Data supplied —
# # # # # # #

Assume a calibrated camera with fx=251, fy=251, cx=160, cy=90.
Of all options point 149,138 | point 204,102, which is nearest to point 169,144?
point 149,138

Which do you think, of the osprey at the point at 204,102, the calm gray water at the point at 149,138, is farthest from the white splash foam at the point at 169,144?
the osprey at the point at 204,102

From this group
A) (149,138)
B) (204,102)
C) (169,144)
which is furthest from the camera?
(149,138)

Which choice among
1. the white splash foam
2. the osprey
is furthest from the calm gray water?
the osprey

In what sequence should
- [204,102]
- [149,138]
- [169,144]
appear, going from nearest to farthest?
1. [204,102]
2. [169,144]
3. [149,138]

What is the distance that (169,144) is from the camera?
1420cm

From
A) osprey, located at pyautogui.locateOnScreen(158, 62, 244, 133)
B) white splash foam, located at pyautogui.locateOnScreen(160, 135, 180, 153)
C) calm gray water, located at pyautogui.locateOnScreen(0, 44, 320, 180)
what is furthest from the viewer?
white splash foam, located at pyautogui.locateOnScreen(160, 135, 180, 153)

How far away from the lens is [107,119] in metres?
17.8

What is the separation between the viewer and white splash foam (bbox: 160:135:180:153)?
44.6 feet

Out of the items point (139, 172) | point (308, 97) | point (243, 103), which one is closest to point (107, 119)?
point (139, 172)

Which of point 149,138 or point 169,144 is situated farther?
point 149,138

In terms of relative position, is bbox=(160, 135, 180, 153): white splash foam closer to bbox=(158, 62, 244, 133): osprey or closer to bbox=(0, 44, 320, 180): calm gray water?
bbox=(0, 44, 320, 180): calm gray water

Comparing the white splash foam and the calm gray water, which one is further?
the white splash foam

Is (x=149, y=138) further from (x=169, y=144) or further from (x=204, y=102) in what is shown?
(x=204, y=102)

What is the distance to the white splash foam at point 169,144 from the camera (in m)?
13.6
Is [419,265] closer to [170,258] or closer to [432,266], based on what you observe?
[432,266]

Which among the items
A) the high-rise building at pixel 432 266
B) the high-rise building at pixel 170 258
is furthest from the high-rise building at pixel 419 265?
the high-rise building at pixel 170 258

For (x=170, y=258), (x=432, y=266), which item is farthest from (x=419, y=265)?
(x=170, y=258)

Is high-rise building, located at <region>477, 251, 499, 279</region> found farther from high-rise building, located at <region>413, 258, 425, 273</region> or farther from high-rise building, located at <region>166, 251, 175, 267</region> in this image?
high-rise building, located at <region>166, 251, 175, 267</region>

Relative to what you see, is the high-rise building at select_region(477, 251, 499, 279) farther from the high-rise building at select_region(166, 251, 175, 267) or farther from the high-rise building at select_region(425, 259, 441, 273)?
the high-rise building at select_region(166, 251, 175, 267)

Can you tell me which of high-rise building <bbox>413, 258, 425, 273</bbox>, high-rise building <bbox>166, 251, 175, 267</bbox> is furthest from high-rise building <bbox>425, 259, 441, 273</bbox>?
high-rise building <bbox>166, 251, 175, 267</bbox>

# # # # # # #

Problem to solve — Write out every entry again exactly, please, with nothing missing.

Written solution —
Assume a calibrated camera with fx=251, fy=251, cx=160, cy=90.
Of all options point 149,138 | point 204,102, which is nearest to point 169,144?
point 149,138

Which do you think, of the osprey at the point at 204,102, the calm gray water at the point at 149,138, is farthest from the white splash foam at the point at 169,144?
the osprey at the point at 204,102

From this group
A) (149,138)
B) (204,102)
C) (169,144)
which is furthest from the camera?
(149,138)

Which choice among
1. the white splash foam
2. the osprey
is furthest from the calm gray water?
the osprey

In what sequence should
- [204,102]
- [149,138]
- [169,144]
appear, going from nearest to farthest?
1. [204,102]
2. [169,144]
3. [149,138]

What is the distance that (169,144) is from the camera?
1420cm

From
A) osprey, located at pyautogui.locateOnScreen(158, 62, 244, 133)
B) white splash foam, located at pyautogui.locateOnScreen(160, 135, 180, 153)
C) calm gray water, located at pyautogui.locateOnScreen(0, 44, 320, 180)
what is furthest from the viewer?
white splash foam, located at pyautogui.locateOnScreen(160, 135, 180, 153)

How far away from the lens is [107,119] in metres?
17.8

What is the separation between the viewer and white splash foam (bbox: 160:135:180:153)?
44.6 feet

Out of the items point (139, 172) | point (308, 97) | point (243, 103), which one is closest to point (107, 119)?
point (139, 172)

Which of point 149,138 or point 169,144 is situated farther?
point 149,138

In terms of relative position, is bbox=(160, 135, 180, 153): white splash foam closer to bbox=(158, 62, 244, 133): osprey or closer to bbox=(0, 44, 320, 180): calm gray water?
bbox=(0, 44, 320, 180): calm gray water

Comparing the white splash foam and the calm gray water, which one is further?
the white splash foam

Is (x=149, y=138) further from (x=169, y=144) or further from (x=204, y=102) in what is shown?
(x=204, y=102)

What is the distance to the white splash foam at point 169,144 from the camera (in m)?
13.6
Is [419,265] closer to [170,258] or closer to [432,266], based on what you observe?
[432,266]

Which among the items
A) the high-rise building at pixel 432 266
B) the high-rise building at pixel 170 258
is furthest from the high-rise building at pixel 419 265?
the high-rise building at pixel 170 258

For (x=170, y=258), (x=432, y=266), which item is farthest from (x=419, y=265)?
(x=170, y=258)

Is high-rise building, located at <region>477, 251, 499, 279</region> found farther from high-rise building, located at <region>413, 258, 425, 273</region> or farther from high-rise building, located at <region>166, 251, 175, 267</region> in this image?
high-rise building, located at <region>166, 251, 175, 267</region>

Relative to what you see, is the high-rise building at select_region(477, 251, 499, 279) farther from the high-rise building at select_region(166, 251, 175, 267) or farther from the high-rise building at select_region(425, 259, 441, 273)?
the high-rise building at select_region(166, 251, 175, 267)

Can you tell me which of high-rise building <bbox>413, 258, 425, 273</bbox>, high-rise building <bbox>166, 251, 175, 267</bbox> is furthest from high-rise building <bbox>425, 259, 441, 273</bbox>?
high-rise building <bbox>166, 251, 175, 267</bbox>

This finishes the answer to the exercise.